I am working on google map and trying to find specified place. But, sometimes I get more results of specified place (as I am trying to search the place with its name in whole city). So I have limited the output to first three matched suggestions and excluded all results beyond that. But the issue is, there is still possibility that first 3 matched suggestions are of same place and I want to show only one suggestion from them to make the suggestions precise. For Example:
1st and 2nd suggestions are indicating same place.
Now I want to apply prediction approach (using probability) to find that 1st and 2nd suggestions are same places and 3rd is different place.
What was my approach:-
var p = [], ap = []; //p -- places & ap -- array of splitted strings
p[0] = "Pizza Hut, MI Road, Jaipur";
p[1] = "Pizza Hut, MI Road, Ajmeri Gate, Jaipur";
p[2] = "Pizza Hut, Malviya Nagar, Jaipur";
//split all places
ap[0] = p[0].split(",");
ap[1] = p[1].split(",");
ap[2] = p[2].split(",");
/*
--- Theoretically ---
### Splitting strings into symbols ###
string_symbols_1 = a1, a2, a3; --- a1 = "Pizza Hut", a2 = "MI Road", a3="Jaipur";
string_symbols_2 = b1, b2, b3, b4; --- b1 = "Pizza Hut", b2 = "MI Road", b3 = "Ajmeri
Gate", b4 = "Jaipur"
string_symbols_3 = c1, c2, c3; --- c1 = "Pizza Hut", c2 = "Malviya Nagar", c3 =
"Jaipur"
### On Prediction Basis ###
I am trying to evaluate that if 60% of the symbols match with
another string symbols then there is probability that both strings are
same.
From above case I am considering if I am able to find >40% unique
symbols in both strings (that is being compared) then there is
probability that both strings are unique. (It will reduce the 60%
comparison to 40% comparison in best cases).
Once found the unique strings return their indexes;
*/
//pseudo implementation
function findUniquePlaces(ap){
//stuck here..
//now match the splitted string arrays to find the unique places
//what should be the logic
return index(0 and 2)
}
I know how can I implement this.
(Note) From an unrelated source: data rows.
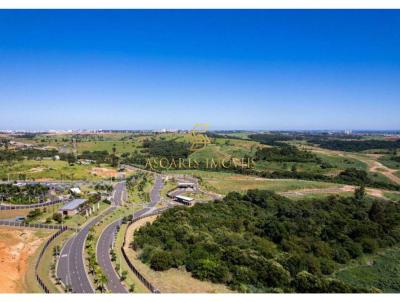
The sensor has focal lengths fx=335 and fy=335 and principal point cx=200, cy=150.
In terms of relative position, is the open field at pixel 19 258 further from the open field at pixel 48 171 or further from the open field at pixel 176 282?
the open field at pixel 48 171

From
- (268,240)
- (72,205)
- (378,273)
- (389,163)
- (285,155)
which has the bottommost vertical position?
(378,273)

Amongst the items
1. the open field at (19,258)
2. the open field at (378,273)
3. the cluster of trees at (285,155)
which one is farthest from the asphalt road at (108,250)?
the cluster of trees at (285,155)

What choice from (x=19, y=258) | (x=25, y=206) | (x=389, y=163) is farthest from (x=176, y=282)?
(x=389, y=163)

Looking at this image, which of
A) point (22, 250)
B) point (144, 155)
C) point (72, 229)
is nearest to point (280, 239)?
point (72, 229)

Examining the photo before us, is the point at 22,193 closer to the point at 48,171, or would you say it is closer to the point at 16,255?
the point at 48,171

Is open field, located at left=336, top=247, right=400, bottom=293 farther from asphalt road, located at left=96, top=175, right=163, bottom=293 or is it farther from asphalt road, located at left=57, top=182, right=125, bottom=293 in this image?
asphalt road, located at left=57, top=182, right=125, bottom=293
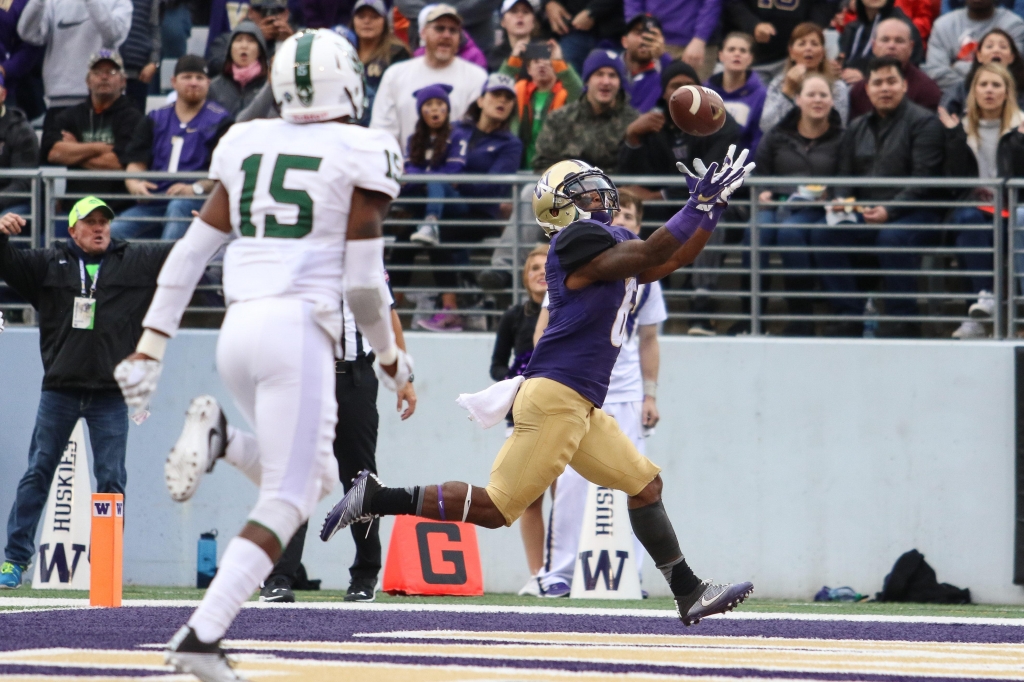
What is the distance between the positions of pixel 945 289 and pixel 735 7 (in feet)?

But I want to know what would be the best possible way to implement the same. I want to ensure that this task mustn't be computationally intensive task. I have heard of map reduce technique. Should I use map reduce technique or there is some other technique that could be more computationally cheaper.
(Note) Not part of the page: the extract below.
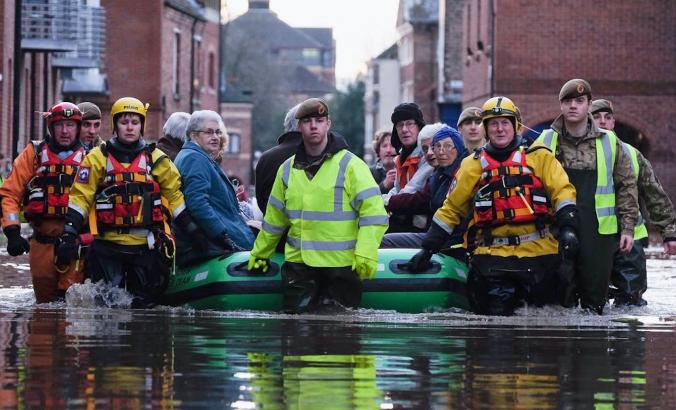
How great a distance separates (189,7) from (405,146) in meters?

The general theory behind this would be string metric https://en.wikipedia.org/wiki/String_metric calculating distance between strings and then just use one of ready solutions:
https://www.npmjs.com/package/fast-levenshtein
https://www.npmjs.com/package/js-levenshtein
https://www.npmjs.com/package/string-similarity
or look for anything else you can find in google npm string distance
Those are pretty fast so your issue may be more with size than speed.
Or you can use fuzzy search https://glench.github.io/fuzzyset.js/
Also, it's probable that this list you get already uses these algorithms underneath so just take first?